Sneezing cats – what does it mean?
Sneezing cats – what does it mean?
A sneezing cat is not unusual. Just like humans, they can get something stuck in their nose or their membranes can become inflamed or irritated, and sneezing is the quickest and most efficient way to clear it. Some breeds just sneeze more often than others. No one knows why, but breeds with short nasal passages and flat faces, such as Persians, end up sneezing more than other cat breeds.
In many cases, an allergen is the culprit. Approximately 15% of all cats have some form of allergy. They are most likely due to:
- Insects – Fleas are the most, as the saliva from the mouths of fleas can cause an allergy. Even when the fleas are killed, the itching may continue for some time.
- Airborne Allergens – The same allergens that give us hay fever can also cause allergies in cats, including pollen, grass, and mold.
- Food and drugs – cats can be allergic to certain foods and drugs, including some vaccinations.
If your cat is sneezing because of an allergy, you may also notice other symptoms, including your cat constantly licking its paws, rubbing its face, or coughing. They are not always present, but they may be. Your cat may also develop hives, which appear approximately half an hour after exposure to an allergen. Hives can appear anywhere on your cat and disappear after a day. The cause of hives may include insect bites, new foods, medicine or vaccination, or insecticides used to treat your lawn.
If you suspect that the sneezing is caused by an allergy, first try to determine the cause. If you have changed anything in the home – the litter box or food, used insecticide in the house, etc. – remove them and see if your cat feels better. If the cause is food, your vet may recommend some milk of magnesia to help clear the stomach more quickly. Benadryl and cortisone treatments may also be used. A veterinarian should administer them. Don’t try to do it yourself.
If your cat is suspected of having an infection, isolate it from all other animals, as the infection can be contagious. You’ll also probably want to keep children away, as some bacteria and even viruses can be spread through human contact.
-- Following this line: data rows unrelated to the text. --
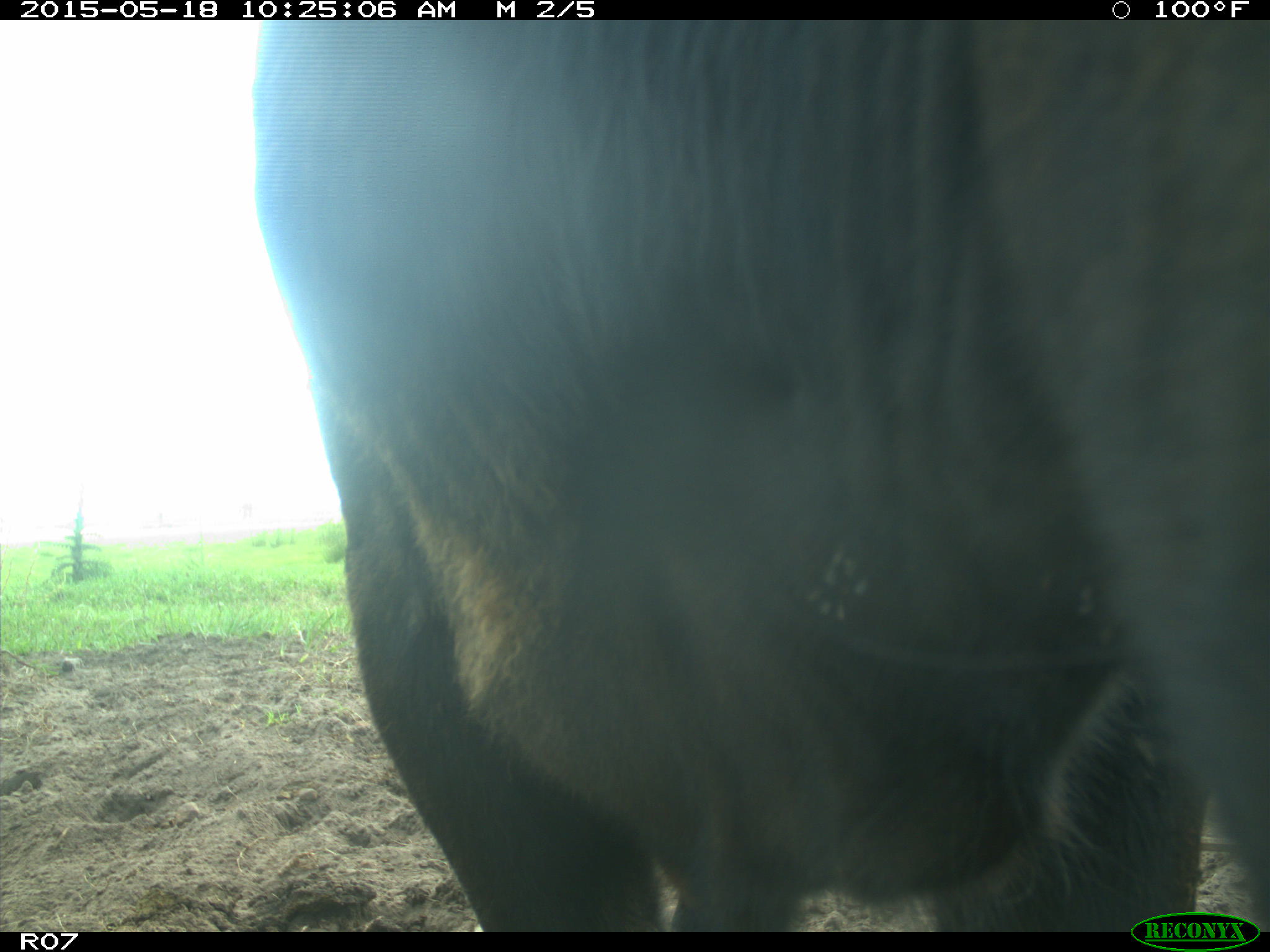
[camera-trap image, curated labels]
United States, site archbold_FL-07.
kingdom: Animalia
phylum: Chordata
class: Mammalia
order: Artiodactyla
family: Bovidae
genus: Bos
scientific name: Bos taurus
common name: domestic cow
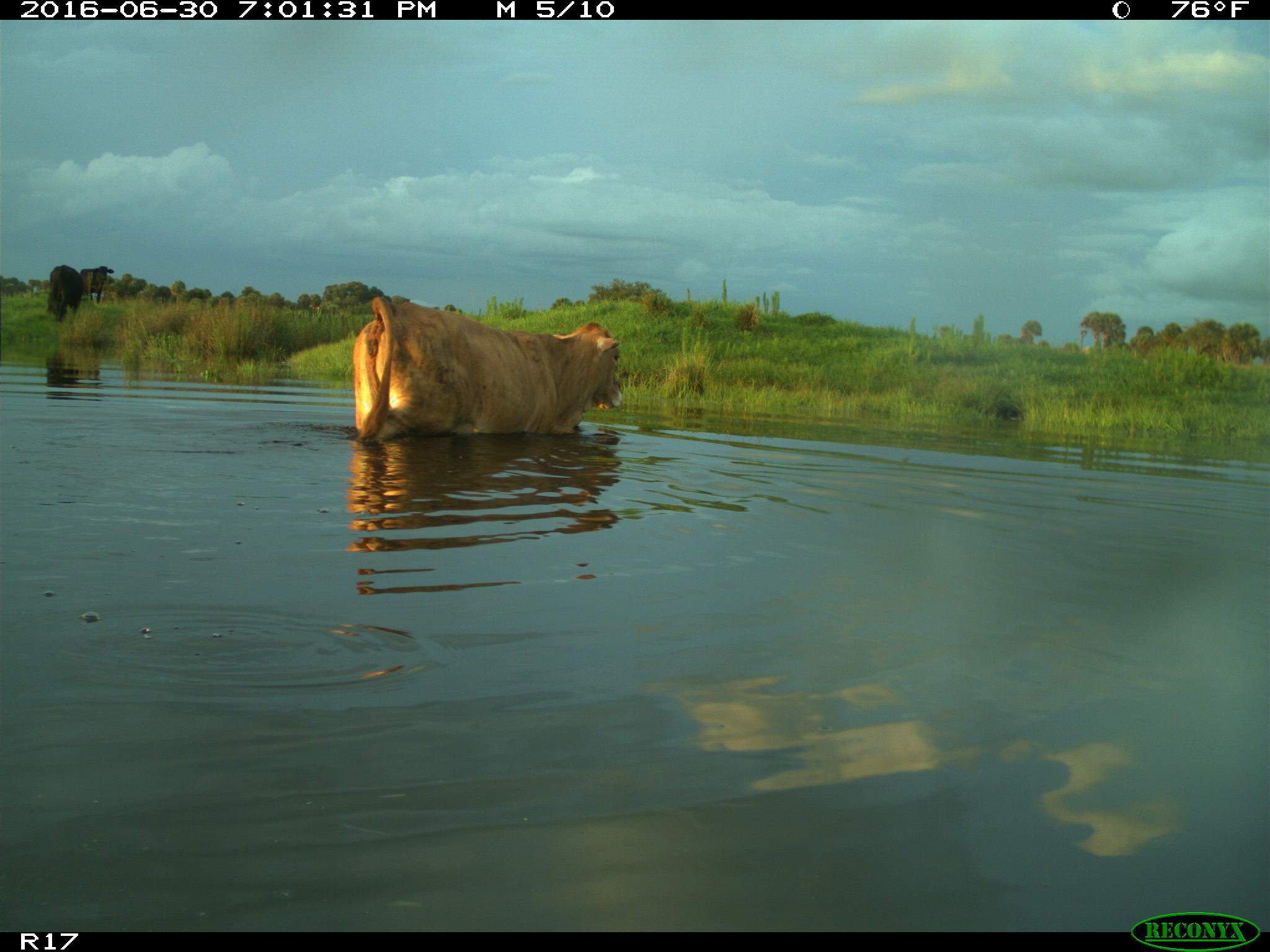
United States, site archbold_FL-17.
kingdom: Animalia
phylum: Chordata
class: Mammalia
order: Artiodactyla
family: Bovidae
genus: Bos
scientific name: Bos taurus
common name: domestic cow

An abscess of the upper jaw can also cause sneezing. It can spread to the nasal passages, causing them to swell and close.
Another reason could be dust and mites. When they get mixed up in the litter box, they can be inhaled by your cat or get into the fur. Keeping the litter box clean is the best way to solve this problem, and don’t use the litter at the bottom of the bag – it’s usually mostly dust. The cat likes a clean box, and this may even eliminate some behavioral problems, such as spraying or going to the toilet elsewhere in the home.
Finally, you’ll want to check your cat’s nose to see if anything is stuck in it. This is especially true if your cat sneezes constantly. They may be trying to expel the object. If you can’t get the object out, or if it seems to be too high up in the nostrils, you’ll want to take your cat to the vet as soon as possible, especially if it’s stressing your cat out or they’re having trouble breathing.
As usual, observing your cat’s personality and knowing her behavior is a good way to tell if something is wrong. If your cat sneezes every now and then, it’s no big deal. But if he suddenly starts sneezing when they never did, or the sneezing just gets worse, it could be a symptom rather than just sneezing.